Nei nostri tempi di maternità surrogate e di implacabile pretesa del figlio a tutti i costi e in qualunque condizione, l’incredibile e paradossale storia raccontata da Bontempelli ci costringe a riflettere sulla figura della madre e sul dolore straziante della perdita di un figlio, sia che il destino ce lo sottragga con la morte, sia che lui stesso ci voglia lasciare. Siamo così condotti ad avere uno sguardo più profondo sulla relazione madre-figlio e sull’importanza del rispetto del destino dell’altro, che nessuno di noi può mai pienamente controllare. Del resto Bontempelli non è l’unico autore che ci immerga nel complesso groviglio dei legami familiari. Negli stessi anni Luigi Pirandello scriveva per smascherare le finzioni della società borghese, mostrando per esempio ne La vita che ti diedi (tragedia in tre atti del 1923) la potenza dell’amore materno che si nutre del ricordo, capace di tenere vivo anche chi è lontano. Le madri sono forse le più capaci fra tutti di guardare con rispetto al destino dell’altro, proprio perché per esse l’enigma di ciò che accade misteriosamente nel loro grembo diventa scuola di vita, di accettazione, di obbedienza.

Ma non tutte le donne hanno la capacità e la disponibilità ad accogliere ciò che il destino riserva. Nel secondo romanzo, Gente nel tempo, Bontempelli ce lo dimostra. Ci racconta infatti la storia della famiglia Medici, che si snoda dalla morte della dispotica capostipite, chiamata “la Gran Vecchia”, che ha lanciato una minaccia ai suoi eredi: “Del resto nessuno di voi morirà vecchio”. Un‘ipotesi che sembra essere confermata dalla scomparsa improvvisa, uno dopo l’altro, dei familiari, al punto di condizionare l’aspettativa di vita delle due giovani protagoniste, le sorelle Nora e Dirce. Sorgono in loro interrogativi e incertezze che si trasformano in angoscia per il tempo che scorre inesorabile verso un oscuro prossimo destino. Le due donne, non prive di speranza, sole e uniche superstiti della grande famiglia, vivono con sofferenza e timore il lugubre, regolare ritmo di morte che condanna i loro cari, quasi fosse una legge inappellabile. La loro diventa un’attesa spasmodica della fine inevitabile, che a turno colpisce tutti e prima o poi riguarderà anche le due sorelle. Ma che l’esistenza terrena abbia un termine per ogni essere umano è destino certo; tuttavia il momento del congedo finale dovrebbe rimanere invece per tutti un mistero.

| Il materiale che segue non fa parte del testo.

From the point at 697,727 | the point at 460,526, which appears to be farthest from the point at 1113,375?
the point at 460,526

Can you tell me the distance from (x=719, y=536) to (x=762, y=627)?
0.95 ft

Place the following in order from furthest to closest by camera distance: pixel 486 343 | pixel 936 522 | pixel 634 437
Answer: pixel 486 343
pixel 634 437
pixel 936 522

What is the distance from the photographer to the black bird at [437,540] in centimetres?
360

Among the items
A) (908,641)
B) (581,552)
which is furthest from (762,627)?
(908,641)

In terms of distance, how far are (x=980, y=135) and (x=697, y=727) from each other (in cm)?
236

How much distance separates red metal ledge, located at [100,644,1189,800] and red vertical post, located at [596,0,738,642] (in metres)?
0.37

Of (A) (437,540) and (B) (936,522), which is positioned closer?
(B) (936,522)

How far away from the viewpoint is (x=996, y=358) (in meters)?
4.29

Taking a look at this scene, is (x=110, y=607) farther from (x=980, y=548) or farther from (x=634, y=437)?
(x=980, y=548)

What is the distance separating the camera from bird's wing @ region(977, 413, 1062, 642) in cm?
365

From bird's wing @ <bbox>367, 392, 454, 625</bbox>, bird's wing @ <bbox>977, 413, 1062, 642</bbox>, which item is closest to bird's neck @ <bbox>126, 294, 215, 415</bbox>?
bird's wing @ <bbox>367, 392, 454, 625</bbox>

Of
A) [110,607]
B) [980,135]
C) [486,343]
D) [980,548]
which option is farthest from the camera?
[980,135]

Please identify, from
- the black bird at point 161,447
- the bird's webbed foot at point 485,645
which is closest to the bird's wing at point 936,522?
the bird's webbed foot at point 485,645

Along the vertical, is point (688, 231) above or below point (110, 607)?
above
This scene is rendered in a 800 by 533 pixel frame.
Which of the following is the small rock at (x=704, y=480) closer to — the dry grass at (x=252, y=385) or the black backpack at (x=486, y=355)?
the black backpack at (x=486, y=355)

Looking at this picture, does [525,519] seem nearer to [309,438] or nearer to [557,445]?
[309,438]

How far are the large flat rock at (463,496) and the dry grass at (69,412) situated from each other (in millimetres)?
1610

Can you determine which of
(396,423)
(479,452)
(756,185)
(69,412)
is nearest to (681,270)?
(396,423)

Ciò che ci permette di affrontare l’esistenza con coraggio è proprio l’imprevedibilità della morte. “Non importa morire, importa non sapere quando”. E invece nel romanzo dello scrittore comasco la cadenza della scomparsa dei membri della sfortunata famiglia è terribilmente regolare e inesorabile. Si apre così una riflessione sul destino nella nostra vita, per il quale gli esseri umani non possono essere solo marionette in balia di forze oscure e ostili. Proprio perché Gente nel tempo è ispirato a una storia vera, anche se strutturato come un thriller inquietante, è un romanzo che mette in luce il senso dell’attesa (e anche dell’assurdo), che ha segnato la narrativa e il teatro del Novecento. E colpisce profondamente il lettore di oggi che, illuso dalla presunzione scientista e tecnologica, cerca affannosamente di controllare la vita e la morte. Anche nel terzo millennio, infatti, sono più che mai presenti e incombenti le incertezze e le angosce di tanti uomini che faticano a riconoscere un destino grande nella loro esistenza, che gli donerebbe invece quella pace e vera serenità che desiderano e a cui tanto anelano.